While this could be the actual optimal choice, even taking into account this post, it seems likely to me that taking into account information in this post could change one's mind from 'not sleeping at all' to 'keeping normal sleeping habit'.

Some approach to moral uncertainty might actually recommend sleeping even if you're rather confident it will kill you because: % you care about discontinuity * how long you can go without sleeping << % you don't care about discontinuities * how long you can live if you sleep.

But if you don't know about how to integrate uncertainty at the model level in your reasoning, then you might just act based on your belief that sleep kills, and so stop sleeping. This error mode could severely affect a lot of people around me based on the 'object-level' beliefs I see shared around.
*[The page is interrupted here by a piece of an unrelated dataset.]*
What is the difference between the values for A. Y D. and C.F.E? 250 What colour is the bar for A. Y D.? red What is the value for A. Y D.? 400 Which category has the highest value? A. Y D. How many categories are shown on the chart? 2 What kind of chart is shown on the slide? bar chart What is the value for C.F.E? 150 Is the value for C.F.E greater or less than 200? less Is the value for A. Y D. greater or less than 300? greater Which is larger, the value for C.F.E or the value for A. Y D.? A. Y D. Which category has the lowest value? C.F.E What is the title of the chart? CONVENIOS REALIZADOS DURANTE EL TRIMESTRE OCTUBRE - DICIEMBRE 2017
I've written more about this here, but I have made the post private for now as I'm revisiting whether it contains info-hazard.

Example 2

If you don't see any error with Pascal's mugging, and so you decide to act on its logical implications, then a mugger might rob you of everything, and render you a complete slave.

Actually, I'm not sure if I have a defense mechanism to propose for this one, beside knowing the resolution of the problem before / at the same time than being introduced to the problem. But one could argue that "your intuitions that this is wrong" would be a good defense mechanism against explicit reasoning going astray.

Can you give some examples?

Like a belief that you've discovered a fantastic investment opportunity, perhaps?

So, false beliefs are the risk here? I'd think the defense mechanism is Bayes' Rule.

The vast majority of people who read about Pascal's Mugging won't actually be convinced to give money to someone promising them ludicrous fulfilment of their utility function. The vast majority of people who read about Roko's Basilisk do not immediately go out and throw themselves into a research institute dedicated to building the basilisk. However, they also do not stop believing in the principles underpinning these "radical" scenarios/courses of action (the maximization of utility, for one). Many of them will go on to affirm the very same thought processes that would lead you to give all your money to a mugger or build an evil AI, for instance by donating money to charities they think will be most effective.

This suggests that most people have some innate way of distinguishing between "good" and "bad" implementations of certain ideas or principles that isn't just "throw the idea away completely". It might* be helpful if we could dig out this innate method and apply it more consciously.

*I say might because there's a real chance that the method turns out to be just "accept implementations that are societally approved of, like giving money to charity, and dismiss implementations that are not societally approved of, like building rogue AIs". If this is the case, then it's not very useful. But it's probably worth investigating some amount at least.

Someone wrote on the Facebook thread (sharing with permission):

Why did I build this model to begin with? Did I want to formalise some ethical intuitions, did I want to justify some phenomenon? Is my bullet-biting here running counter to my initial motivations for building the model, or is it just something one party sees as counter-intuitive while not being particularly counter-intuitive for me?